The location of justice slips in and out of focus, as we try to navigate these numinous and ambiguous boundaries between self and other, part and whole, earth and us, sacred and not-unsacred. We enter the presence of earthy gods with awe and trepidation, knowing not only their might and power, but also their vulnerability and receptivity, their responsiveness and fluidity. Though Appleby might describe symbol, emotion and intellect as paltry tools for communicating the ultimate Divine — we understand that our rituals and stories, far from inadequate, are simply expressions, entrenched and rooted in the rich, changeable integrity of the natural world, both sacred and strange. We can only just glimpse that wholeness not because it is beyond us, but because we are in it.

This is poetry, though, and poetry is inadequate because it is not ordinary, not familiar enough or simple enough.

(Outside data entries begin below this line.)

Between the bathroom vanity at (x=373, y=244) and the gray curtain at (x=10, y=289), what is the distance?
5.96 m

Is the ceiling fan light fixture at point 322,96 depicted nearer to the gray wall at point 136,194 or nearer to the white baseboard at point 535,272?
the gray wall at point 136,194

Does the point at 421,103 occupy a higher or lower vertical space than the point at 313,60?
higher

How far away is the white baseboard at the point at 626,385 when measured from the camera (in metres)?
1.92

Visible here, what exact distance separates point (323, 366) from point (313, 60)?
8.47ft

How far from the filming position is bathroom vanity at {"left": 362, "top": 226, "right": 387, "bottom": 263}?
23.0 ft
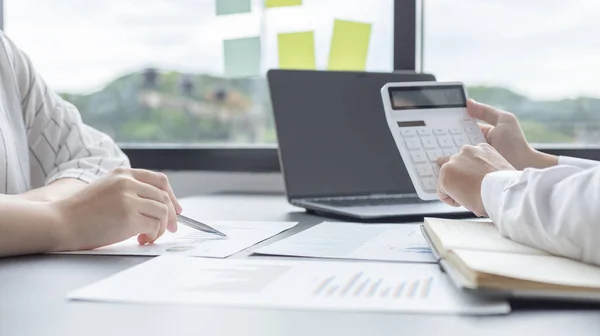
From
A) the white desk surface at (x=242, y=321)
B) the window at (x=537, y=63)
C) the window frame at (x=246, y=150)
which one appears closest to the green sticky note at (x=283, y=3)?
the window frame at (x=246, y=150)

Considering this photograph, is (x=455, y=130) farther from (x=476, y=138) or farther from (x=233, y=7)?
(x=233, y=7)

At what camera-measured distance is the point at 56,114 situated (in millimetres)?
1227

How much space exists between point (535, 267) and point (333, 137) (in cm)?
76

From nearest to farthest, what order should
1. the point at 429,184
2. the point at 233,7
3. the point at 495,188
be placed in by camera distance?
the point at 495,188 < the point at 429,184 < the point at 233,7

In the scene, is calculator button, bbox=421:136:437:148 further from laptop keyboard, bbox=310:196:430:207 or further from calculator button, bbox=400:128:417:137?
laptop keyboard, bbox=310:196:430:207

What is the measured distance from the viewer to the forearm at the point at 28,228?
0.72m

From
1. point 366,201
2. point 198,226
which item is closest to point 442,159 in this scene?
point 366,201

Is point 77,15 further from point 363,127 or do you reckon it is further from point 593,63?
point 593,63

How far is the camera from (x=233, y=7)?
169cm

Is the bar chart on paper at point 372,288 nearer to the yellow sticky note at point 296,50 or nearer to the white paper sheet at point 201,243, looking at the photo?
the white paper sheet at point 201,243

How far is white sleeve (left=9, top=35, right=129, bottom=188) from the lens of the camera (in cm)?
119

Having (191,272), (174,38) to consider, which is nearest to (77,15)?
(174,38)

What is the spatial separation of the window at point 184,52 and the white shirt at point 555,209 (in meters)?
1.00

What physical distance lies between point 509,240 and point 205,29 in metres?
1.19
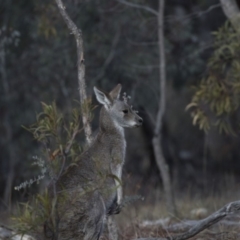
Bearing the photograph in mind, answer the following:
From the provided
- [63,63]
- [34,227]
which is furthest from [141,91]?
[34,227]

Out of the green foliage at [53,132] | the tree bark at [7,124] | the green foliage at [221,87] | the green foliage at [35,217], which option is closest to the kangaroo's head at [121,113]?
the green foliage at [53,132]

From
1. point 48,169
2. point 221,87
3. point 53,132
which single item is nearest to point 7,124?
point 221,87

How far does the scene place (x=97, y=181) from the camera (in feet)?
22.7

The old tree bent low and propped itself up against the ground, as it has for more than a thousand years, and people wandered into its shadows for a while, took a few pictures, and wandered out again. Listening to their murmuring negotiations with cameras and poses, they sounded to me like serious children arranging their loves like soft-faced dolls, carefully, delicately, around the feet of the world. And though prayer was liquid and impossible, running away from me, I closed my eyes and pressed both hands against the trunk, and tried for something like Great One, Old One… before, swimming up through my palms came a new sensation, of space and light and a lattice-work of curving, crystalline bone suspended almost as weightless as air in all directions, above and below, root and limb engaged effortlessly with earth and water and wind and sun, and this ancient accidental Angel laughed an emptiness that would be young and new when all of us had long since grown heavy and sagging with the heap of years. My partner said to me, “Trees are made of air,” and I said, “And of sugar.” And then it was time to leave.